To the conservative, there are actually two economies, the public and the private. The first one is not real, and it's where our tax dollars go to die. They apparently disappear off the face of the earth, and no capital formation happens. In the other, the real economy, money is magically transformed into something that multiplies itself, so that everyone wins, no one loses, and capital formation can happen without it actually coming from somewhere else. It's never "other people's money" to begin with in the private sector. Only in the public. Wizards are everywhere. Harry Potter wannabes unite!!
This belief drives their hatred of government. At least the part of government that spends money to help others not already stupid rich. To them, government wastes money that the private sector would not waste, and it can't create "wealth" or jobs or anything else. It's a separate eco-system, with no ties to the real eco-system, the private sector.
Of course, capital formation occurs essentially in the same way in both realms, because there aren't two economies -- there is only one. In the public sector, individual taxpayers send money to DC, and it's organized and used to provide goods and services in turn. The private sector does the same, exact thing. Businesses accumulate capital from various sources, including banks, investors, consumers, and the government, in order to provide goods and services. The vast majority of money comes from the same exact place: individual American citizens. It comes from somewhere else!! And that always entails a transfer of dollars from here to there, a loss and a gain from here to there.
The public sector accumulates capital to provide goods and services without seeking profit. The private sector accumulates capital to provide goods and services for a profit. The only real difference is the for-profit or non-profit part, and what goods and services are created. The money flows throughout the same economy, and it comes from the same place.

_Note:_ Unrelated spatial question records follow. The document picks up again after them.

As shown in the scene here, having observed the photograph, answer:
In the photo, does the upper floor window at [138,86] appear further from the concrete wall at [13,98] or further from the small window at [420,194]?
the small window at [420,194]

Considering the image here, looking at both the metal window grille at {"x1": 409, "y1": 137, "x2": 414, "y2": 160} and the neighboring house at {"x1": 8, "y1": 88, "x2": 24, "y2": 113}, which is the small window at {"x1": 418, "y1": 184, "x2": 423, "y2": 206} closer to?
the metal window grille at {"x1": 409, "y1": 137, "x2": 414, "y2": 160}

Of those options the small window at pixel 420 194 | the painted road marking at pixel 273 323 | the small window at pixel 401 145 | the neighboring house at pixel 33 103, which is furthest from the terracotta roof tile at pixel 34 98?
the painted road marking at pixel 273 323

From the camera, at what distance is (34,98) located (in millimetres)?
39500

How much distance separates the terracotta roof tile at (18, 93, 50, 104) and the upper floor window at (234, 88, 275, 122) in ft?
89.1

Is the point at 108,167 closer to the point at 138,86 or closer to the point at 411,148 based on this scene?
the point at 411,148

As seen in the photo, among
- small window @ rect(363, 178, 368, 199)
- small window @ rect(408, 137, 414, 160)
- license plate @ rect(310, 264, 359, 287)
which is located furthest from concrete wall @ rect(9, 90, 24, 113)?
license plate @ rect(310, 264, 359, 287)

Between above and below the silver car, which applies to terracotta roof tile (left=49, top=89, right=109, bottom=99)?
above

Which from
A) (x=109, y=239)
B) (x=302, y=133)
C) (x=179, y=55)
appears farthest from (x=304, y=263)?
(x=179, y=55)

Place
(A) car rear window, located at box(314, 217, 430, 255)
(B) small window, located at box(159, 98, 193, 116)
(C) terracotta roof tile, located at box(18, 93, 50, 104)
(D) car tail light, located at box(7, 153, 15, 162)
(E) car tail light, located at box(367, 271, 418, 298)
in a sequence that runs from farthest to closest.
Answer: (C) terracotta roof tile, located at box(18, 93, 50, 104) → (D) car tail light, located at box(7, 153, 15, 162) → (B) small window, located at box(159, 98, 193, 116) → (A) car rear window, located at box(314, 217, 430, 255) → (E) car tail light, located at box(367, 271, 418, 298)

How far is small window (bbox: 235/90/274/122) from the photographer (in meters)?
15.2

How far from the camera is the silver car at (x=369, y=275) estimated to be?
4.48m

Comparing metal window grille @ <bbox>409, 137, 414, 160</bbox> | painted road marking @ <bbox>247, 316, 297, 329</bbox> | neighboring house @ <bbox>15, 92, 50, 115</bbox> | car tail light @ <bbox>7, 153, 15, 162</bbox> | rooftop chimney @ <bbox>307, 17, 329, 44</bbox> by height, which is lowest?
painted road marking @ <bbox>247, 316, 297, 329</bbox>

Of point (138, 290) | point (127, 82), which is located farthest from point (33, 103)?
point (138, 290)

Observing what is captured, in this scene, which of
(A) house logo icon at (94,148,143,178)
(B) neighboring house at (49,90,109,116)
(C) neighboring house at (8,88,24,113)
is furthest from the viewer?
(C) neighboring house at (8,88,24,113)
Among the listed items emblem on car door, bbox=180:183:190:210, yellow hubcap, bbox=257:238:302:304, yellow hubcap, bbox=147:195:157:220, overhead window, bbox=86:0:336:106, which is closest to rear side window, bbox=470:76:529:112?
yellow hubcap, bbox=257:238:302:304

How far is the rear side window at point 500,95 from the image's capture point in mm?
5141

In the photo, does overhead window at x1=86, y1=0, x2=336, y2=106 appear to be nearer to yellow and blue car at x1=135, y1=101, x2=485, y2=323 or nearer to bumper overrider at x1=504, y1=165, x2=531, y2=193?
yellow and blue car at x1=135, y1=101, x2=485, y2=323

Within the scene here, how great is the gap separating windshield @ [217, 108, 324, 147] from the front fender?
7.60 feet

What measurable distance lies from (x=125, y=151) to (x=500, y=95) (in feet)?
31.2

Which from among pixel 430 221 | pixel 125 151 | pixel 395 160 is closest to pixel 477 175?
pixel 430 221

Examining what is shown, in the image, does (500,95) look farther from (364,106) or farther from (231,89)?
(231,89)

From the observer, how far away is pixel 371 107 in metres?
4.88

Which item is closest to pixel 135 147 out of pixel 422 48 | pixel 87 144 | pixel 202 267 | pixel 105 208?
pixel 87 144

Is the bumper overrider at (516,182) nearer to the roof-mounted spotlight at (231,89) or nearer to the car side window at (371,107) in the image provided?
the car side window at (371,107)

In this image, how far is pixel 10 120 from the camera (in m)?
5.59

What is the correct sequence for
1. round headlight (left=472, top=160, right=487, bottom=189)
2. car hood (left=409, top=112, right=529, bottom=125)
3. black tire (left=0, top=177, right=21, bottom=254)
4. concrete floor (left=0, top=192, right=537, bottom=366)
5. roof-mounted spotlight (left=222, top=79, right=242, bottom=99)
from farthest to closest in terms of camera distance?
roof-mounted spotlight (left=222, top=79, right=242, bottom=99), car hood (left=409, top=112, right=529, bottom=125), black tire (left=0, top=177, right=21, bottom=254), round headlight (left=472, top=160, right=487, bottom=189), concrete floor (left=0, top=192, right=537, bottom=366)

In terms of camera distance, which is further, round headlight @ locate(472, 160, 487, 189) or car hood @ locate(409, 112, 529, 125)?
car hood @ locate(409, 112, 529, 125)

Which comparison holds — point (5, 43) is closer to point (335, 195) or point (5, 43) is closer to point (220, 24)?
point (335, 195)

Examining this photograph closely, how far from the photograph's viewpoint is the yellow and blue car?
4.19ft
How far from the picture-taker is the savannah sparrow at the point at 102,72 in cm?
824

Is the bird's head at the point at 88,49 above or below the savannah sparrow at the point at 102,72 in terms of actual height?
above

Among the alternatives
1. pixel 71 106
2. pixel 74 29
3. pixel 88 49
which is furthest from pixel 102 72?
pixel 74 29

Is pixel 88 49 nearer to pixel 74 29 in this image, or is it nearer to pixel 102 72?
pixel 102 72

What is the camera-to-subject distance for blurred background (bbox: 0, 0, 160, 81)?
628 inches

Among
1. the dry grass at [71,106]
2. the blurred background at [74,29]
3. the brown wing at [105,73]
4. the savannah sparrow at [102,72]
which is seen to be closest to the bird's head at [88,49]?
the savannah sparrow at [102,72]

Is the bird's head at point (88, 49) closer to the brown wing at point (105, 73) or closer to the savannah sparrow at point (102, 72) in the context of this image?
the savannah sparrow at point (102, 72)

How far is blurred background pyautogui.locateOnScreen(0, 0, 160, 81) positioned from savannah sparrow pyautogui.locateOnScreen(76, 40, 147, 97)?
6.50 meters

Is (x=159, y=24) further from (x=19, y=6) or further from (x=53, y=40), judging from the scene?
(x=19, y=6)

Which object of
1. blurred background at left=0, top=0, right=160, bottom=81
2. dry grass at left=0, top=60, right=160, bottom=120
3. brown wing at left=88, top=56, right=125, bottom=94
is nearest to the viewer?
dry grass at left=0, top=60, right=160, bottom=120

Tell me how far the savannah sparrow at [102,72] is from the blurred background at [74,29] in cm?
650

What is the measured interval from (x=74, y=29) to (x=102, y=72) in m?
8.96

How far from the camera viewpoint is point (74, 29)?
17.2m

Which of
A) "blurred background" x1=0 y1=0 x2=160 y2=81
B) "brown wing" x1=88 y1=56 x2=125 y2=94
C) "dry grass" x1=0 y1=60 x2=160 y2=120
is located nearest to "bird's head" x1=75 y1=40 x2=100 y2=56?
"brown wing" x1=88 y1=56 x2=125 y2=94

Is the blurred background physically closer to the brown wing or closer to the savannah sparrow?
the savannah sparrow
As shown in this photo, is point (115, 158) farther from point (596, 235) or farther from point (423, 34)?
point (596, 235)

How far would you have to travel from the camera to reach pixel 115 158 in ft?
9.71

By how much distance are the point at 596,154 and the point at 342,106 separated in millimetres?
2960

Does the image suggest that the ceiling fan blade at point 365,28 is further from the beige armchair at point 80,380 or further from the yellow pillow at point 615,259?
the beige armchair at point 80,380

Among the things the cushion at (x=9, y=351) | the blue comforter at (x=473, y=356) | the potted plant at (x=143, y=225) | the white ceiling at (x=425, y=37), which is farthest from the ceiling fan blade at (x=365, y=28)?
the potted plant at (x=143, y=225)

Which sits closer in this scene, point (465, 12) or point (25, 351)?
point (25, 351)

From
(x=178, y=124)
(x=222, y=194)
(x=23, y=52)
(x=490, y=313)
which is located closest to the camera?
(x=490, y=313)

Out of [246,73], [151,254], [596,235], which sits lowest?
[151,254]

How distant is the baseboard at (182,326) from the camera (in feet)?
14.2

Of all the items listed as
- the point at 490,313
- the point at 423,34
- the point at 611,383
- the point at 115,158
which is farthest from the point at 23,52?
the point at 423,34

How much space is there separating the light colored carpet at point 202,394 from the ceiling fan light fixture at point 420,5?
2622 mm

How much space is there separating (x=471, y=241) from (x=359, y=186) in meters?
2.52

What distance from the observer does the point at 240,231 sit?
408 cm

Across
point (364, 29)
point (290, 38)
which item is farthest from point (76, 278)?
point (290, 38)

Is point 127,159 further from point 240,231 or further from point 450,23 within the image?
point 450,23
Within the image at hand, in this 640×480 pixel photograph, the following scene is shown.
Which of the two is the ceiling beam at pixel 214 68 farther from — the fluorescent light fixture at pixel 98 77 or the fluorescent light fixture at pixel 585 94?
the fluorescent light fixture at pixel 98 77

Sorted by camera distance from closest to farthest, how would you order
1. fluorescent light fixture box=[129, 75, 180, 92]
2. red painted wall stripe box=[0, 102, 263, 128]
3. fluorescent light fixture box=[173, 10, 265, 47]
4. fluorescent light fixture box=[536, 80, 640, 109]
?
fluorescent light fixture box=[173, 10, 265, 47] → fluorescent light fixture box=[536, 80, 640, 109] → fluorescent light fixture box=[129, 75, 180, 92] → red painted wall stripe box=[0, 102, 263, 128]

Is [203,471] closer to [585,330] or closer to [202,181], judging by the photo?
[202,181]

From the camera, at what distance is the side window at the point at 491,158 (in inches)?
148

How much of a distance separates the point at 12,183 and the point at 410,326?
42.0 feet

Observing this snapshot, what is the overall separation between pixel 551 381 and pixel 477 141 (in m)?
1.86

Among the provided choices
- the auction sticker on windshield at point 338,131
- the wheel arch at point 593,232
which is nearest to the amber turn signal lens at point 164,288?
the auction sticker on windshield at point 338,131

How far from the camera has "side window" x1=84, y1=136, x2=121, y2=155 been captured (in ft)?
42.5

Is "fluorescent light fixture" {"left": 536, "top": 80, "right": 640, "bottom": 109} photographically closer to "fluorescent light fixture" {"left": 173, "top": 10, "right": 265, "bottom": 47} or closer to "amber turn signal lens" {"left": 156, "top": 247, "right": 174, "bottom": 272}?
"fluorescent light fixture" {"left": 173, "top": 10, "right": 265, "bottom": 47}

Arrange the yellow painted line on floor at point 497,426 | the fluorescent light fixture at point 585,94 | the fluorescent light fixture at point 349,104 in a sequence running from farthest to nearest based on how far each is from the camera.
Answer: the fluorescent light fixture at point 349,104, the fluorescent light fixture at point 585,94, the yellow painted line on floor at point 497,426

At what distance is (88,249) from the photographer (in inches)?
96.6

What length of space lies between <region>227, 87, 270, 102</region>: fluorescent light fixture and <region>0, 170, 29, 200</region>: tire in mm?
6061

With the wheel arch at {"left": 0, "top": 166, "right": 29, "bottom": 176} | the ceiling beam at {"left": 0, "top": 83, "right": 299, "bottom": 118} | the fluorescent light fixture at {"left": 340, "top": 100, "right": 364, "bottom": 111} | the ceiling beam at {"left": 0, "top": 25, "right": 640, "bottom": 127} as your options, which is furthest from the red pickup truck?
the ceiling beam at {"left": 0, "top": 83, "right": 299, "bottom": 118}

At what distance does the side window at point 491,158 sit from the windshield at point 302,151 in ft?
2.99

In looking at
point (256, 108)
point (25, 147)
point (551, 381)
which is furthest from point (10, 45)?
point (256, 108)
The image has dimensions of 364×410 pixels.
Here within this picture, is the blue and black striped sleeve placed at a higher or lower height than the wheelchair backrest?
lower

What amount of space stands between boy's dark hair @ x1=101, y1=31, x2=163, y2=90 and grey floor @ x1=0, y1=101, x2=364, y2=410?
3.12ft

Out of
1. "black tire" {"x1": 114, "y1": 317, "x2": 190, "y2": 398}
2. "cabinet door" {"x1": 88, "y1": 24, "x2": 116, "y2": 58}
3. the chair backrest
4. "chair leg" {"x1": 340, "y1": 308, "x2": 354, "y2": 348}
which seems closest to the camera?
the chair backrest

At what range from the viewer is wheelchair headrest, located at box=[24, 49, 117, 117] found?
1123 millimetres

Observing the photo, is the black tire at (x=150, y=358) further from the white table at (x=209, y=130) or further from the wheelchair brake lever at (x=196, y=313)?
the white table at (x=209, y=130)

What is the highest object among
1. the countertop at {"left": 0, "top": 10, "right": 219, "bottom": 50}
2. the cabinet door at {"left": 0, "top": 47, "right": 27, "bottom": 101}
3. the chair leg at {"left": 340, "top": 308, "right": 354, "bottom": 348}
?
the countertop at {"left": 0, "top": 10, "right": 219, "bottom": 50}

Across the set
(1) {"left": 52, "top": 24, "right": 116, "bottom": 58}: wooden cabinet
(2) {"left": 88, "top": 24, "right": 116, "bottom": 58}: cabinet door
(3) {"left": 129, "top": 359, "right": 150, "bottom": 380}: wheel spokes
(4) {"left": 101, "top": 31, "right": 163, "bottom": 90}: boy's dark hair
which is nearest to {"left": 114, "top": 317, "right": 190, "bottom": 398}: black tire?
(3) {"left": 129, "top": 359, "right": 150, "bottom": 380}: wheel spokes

So, why is all of this important? Because as long as enough conservatives actually see government as a black hole, and the private sector as a land of magic and unicorns, we will never be able to reason with them and come close to an effective use of government on behalf of the people. We will continue to see the transfer of wealth from the bottom and the middle to the top, without cessation, and that will in turn make the top even more powerful and likely to accelerate the process.
The above is just a brief overview of a fundamental misunderstanding. There are a 1001 other things to discuss, like capitalism's inherent need to create inequality, its natural conflict with Nature, its internal contradictions that inevitably make it bounce from one crisis to the next, and its endless need for bailouts. But as long as the left can't even make the case for one economic ecosystem, we are unlikely to be able to move on to the real source of our troubles:
Capitalism itself.
Of course, there is a difference between conservatives who run the show, and those who follow the leader. I suspect that conservatives who run the show aren't blinded by their ideology enough to really believe we have two economies. Many of them, no doubt, became quite wealthy due to government contracts, R & D, loan guarantees, etc, and certainly must see how money flows throughout the system without stopping for a passport check.
One of the major features of capitalism, of course, is its disregard for national or internal boundaries. Labor doesn't have the same advantages, hence the growing gap.
A good article on the subject of corporate power totally disregarding national boundaries is this recent bit from Noam Chomsky:
The Great Charter
1:02 PM PT: Wanted to add: The above is why conservatives think cutting government spending is such a good thing, and won't hurt the economy. They actually believe a government cut means a private sector gain. Of course, given the fact that the private sector is sitting on trillions already, without putting it to productive use, no such gain is going to occur. A cut in government spending is a cut in total spending, for the entire economy, public and private.
Spending is spending. What matters in a capitalist economy is capital formation in the service of productive use. With trillions idle, government spending is not taking anything away from productive use created in the private sector. And with so much sitting idle, government must spend far more than it is now to make up for that. It's one economy and one team. Thinking of it as opposing teams is killing us.